As an older student at Taking the Reins, Morado had to learn to mentor younger girls in the program, many of whom were at-risk, and were skeptical, even scared, to be open to learn.

“Through that I learned a lot of patience,” she said. “I learned to understand the needs of different people, and to find a middle ground.”

These skills still play an important role in Morado’s personal and professional life.

Raised in a Latino household, Morado’s measure of her teaching and communication abilities is always, “can I get my mom to understand this science concept?”

In her future teaching career, Morado wants to emulate the teaching practices she’s learned and witnessed throughout her life.
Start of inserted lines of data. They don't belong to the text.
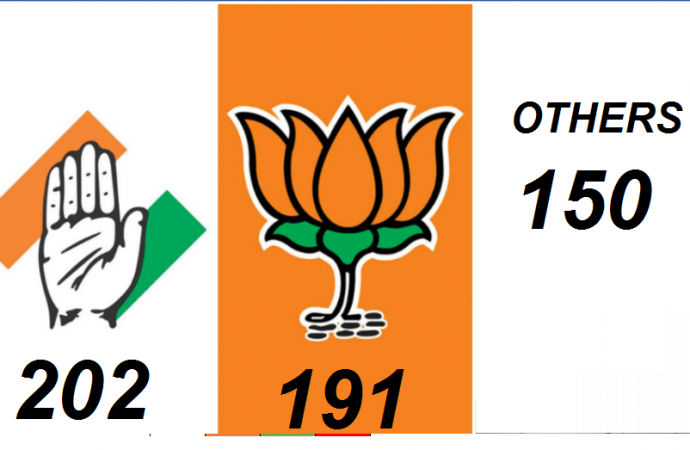 2019 Election- Prediction by State BJP (191) UPA (202) Others (150)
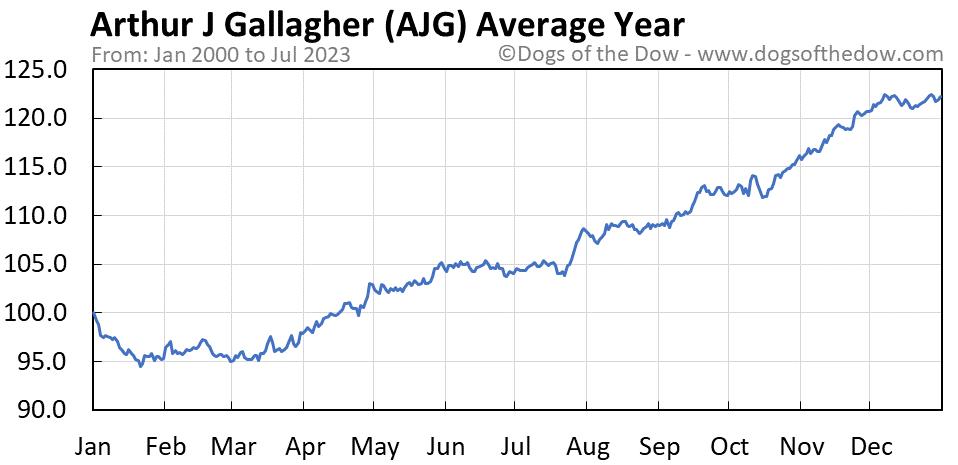 AJG average year chart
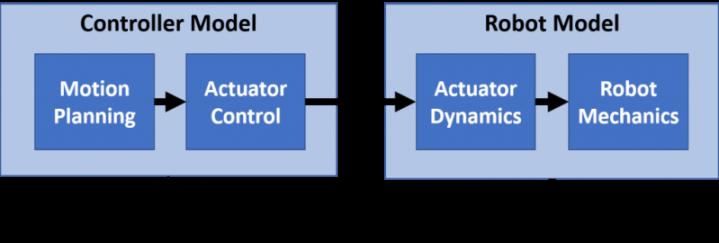 Walking Robot Modeling and Simulation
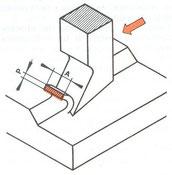 Sezione del truciolo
“I want to be that teacher that encourages students, I want to sit down with them and show them that they are more than a grade,” she said.

As a mentor, Kanatous described Morado as “extraordinarily caring,” he said. “She’s looking to help individuals develop the skills they will need to succeed … that’s what’s really important as a mentor.”

Morado said she is thankful to everyone who has shaped her into the scientist she is today, from her parents to the team at Taking the Reins, to the teachers who shaped her in her undergraduate degree, to the community she’s built at CSU.

“I’m learning who I am,” she said. “I am learning what I want to do. I’m learning how to ask questions and be confident in myself and my capabilities.”